# Lammertal: Annaberg und Lungötz



## pcubed (6. Oktober 2015)

Petri, liebes Forum,

war von Euch schon jemand im Lammertal unterwegs und kann mir eine Empfehlung geben, wo es sich in der Region gut fischen lässt? Auf einen Zielfisch muss ich mich nicht festlegen, nur allzu weit kann ich mich von Annaberg und Lungötz nicht entfernen. Es wäre toll, wenn mir jemand einen Tipp geben kann, wo ich mal für ein paar Stunden ans Wasser kann. Optimal wären auch Informationen, wo die entsprechenden Erlaubnisscheine zu bekommen sind.

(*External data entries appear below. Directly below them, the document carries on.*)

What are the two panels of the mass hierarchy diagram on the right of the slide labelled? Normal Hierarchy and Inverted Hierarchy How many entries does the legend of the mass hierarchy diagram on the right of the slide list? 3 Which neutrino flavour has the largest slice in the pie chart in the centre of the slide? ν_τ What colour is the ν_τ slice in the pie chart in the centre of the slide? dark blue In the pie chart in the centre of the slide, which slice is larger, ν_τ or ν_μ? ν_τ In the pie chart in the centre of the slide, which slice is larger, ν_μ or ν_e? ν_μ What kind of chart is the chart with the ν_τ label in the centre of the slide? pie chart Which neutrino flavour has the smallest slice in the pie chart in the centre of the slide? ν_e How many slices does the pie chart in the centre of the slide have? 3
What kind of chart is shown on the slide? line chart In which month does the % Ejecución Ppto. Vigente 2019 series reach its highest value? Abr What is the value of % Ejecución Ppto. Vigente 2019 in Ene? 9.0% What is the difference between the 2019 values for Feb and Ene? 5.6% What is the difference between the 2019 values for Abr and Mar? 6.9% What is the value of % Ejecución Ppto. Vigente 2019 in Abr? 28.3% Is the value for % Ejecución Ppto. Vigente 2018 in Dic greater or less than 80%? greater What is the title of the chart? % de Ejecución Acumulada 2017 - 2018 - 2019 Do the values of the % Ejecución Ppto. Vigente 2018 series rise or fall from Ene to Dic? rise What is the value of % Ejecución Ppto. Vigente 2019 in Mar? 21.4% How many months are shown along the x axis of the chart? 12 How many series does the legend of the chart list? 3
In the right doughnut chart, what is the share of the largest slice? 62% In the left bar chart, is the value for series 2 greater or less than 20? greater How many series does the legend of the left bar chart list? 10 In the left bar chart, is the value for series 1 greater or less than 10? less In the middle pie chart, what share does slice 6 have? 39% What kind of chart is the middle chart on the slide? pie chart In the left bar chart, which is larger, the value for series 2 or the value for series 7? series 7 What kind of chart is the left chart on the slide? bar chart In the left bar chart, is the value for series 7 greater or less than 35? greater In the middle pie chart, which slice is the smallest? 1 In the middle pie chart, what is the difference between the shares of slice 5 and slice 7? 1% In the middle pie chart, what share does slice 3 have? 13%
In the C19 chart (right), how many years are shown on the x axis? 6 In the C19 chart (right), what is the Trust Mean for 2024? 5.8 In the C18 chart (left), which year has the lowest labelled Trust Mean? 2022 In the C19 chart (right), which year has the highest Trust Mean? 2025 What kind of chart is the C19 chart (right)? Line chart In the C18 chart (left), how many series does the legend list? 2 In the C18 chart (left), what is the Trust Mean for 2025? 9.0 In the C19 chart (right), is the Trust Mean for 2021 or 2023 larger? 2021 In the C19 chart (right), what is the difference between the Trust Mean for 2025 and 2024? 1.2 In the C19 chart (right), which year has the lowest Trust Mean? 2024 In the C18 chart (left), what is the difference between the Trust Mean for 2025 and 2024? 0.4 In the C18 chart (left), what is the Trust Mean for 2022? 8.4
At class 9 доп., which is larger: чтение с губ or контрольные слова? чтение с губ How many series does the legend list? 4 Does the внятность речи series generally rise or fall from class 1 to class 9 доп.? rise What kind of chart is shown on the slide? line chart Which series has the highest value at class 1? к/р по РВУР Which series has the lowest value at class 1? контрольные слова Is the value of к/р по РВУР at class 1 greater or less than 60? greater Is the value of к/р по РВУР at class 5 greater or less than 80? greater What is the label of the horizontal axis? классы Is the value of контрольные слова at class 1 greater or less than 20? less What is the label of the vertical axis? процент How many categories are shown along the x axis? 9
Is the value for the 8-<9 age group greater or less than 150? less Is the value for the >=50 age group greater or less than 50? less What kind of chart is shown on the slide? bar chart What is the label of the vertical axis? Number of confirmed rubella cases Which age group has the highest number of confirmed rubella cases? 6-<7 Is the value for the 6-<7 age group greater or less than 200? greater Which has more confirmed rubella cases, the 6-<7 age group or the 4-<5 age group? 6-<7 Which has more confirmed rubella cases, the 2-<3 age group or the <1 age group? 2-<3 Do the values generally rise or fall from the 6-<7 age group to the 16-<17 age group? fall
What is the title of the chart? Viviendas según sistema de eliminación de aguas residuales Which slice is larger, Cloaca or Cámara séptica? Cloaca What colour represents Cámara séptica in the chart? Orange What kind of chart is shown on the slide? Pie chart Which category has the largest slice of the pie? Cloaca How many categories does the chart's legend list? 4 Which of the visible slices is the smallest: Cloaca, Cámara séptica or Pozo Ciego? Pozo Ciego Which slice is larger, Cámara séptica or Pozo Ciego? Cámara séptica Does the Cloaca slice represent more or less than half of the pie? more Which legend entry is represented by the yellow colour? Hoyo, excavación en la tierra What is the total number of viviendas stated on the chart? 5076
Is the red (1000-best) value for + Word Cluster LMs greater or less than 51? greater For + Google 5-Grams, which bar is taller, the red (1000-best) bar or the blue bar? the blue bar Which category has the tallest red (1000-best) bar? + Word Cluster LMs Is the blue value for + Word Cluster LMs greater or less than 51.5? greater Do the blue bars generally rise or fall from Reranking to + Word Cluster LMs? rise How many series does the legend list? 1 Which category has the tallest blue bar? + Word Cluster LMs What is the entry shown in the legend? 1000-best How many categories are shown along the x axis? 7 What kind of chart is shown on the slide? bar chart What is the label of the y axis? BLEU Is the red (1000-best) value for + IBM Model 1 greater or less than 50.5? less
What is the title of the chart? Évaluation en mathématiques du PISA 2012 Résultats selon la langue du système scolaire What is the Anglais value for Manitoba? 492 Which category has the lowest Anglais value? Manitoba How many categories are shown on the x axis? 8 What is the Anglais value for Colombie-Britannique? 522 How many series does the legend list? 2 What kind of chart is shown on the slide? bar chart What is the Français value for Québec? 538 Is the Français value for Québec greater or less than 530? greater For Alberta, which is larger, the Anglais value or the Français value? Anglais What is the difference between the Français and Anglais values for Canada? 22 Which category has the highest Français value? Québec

Vorab schon einmal herzlichen Dank,
pcubed

 PS: Fliegenfischen ist (noch) nicht meins, deshalb fällt die Lammer selbst leider aus.


----------



## Lajos1 (6. Oktober 2015)

*AW: Lammertal: Annaberg und Lungötz*

Hallo,

direkt dort ist eigentlich nur die Lammer. Wenn Du überhaupt Karten bekommst ist nur Fliegenfischen erlaubt, zumindest im Ober- und Mittellauf, was ja die von Dir genannten Orte betrifft. Die meisten Lizenzen sind an einem Aufenthalt im entsprechenden Hotel etc. gebunden, solltest Du privat was bekommen, die Preise sind happig (für deutsche Verhältnisse). Google mal entsprechend, eventuell sind auch die Gosauseen interessant diese sind aber schon ein Stück (ca. 30 - 40 Kilometer) weg, hier dürften die Preise auch etwas moderater liegen. Und informiere Dich auch über die Schonzeiten im Land Salzburg.
Allgemein geht es dem Ende der Forellensaison entgegen, wenn nicht manche Gewässer schon gesperrt sind. 

Petri Heil

Lajos


----------



## Andal (6. Oktober 2015)

*AW: Lammertal: Annaberg und Lungötz*

http://www.kuchlerfischer.at/unsere-gewässer/wiestalstausee/

Nicht direkt im Lammertal, aber doch noch relativ in der Nähe.


----------